Na jedynym przejściu polsko-białoruskim kolejka pojazdów sięga kilkunastu kilometrów. Czas oczekiwania na odprawę dla samochodów ciężarowych wynosi 15 godzin. Wczoraj było to godzin 30. Powodem takiej sytuacji w Bobrownikach jest zmiana białoruskich przepisów celnych.

Od kilku dni tamtejsze służby szczegółowo kontrolują transporty o masie ponad 10 ton z zadeklarowaną wartością celną poniżej 15 tysięcy dolarów. Prawdopodobnie chodzi o wyeliminowanie zaniżania wartości towaru w deklaracjach.
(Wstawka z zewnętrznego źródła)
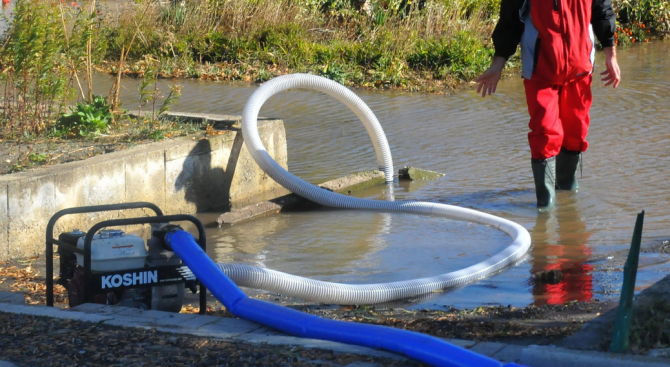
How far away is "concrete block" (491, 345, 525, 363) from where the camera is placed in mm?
3090

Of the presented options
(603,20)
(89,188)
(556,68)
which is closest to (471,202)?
(556,68)

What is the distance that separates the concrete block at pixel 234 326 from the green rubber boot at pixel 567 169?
398 cm

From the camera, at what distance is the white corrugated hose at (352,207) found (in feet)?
14.9

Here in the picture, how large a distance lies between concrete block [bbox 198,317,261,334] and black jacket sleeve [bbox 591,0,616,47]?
14.0ft

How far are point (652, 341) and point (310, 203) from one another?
451 centimetres

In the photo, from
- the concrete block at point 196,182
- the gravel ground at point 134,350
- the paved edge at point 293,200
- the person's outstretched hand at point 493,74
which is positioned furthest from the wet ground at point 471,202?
the gravel ground at point 134,350

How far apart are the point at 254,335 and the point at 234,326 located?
0.19 metres

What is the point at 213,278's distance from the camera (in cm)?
399

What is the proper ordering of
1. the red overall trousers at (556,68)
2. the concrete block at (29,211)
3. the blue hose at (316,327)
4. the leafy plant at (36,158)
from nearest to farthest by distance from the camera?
the blue hose at (316,327) < the concrete block at (29,211) < the red overall trousers at (556,68) < the leafy plant at (36,158)

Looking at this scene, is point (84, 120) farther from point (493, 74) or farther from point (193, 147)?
point (493, 74)

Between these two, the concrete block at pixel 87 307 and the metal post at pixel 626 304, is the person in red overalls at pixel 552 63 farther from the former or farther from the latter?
the concrete block at pixel 87 307

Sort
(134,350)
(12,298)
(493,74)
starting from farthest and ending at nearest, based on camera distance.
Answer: (493,74) → (12,298) → (134,350)

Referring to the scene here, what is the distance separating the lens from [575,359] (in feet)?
9.61

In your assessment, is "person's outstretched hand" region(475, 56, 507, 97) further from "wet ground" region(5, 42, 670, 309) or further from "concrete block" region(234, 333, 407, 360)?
"concrete block" region(234, 333, 407, 360)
Z kierowcami stojącymi w przygranicznej kolejce rozmawiał nasz reporter Piotr Sadziński, posłuchaj:

W przyszłym tygodniu ma dojść do spotkania przedstawicieli białostockiej Izby Celnej i białoruskiego Urzędu Celnego w Grodnie, by spróbować uzgodnić wyeliminowanie niedogodności.

Przejście w Bobrownikach to obecnie jedyne w północno-wschodniej Polsce przejście obsługujące ruch towarowy na Białoruś. Sąsiednie, w Kuźnicy Białostockiej, jest bowiem zamknięte z powodu rozbudowy.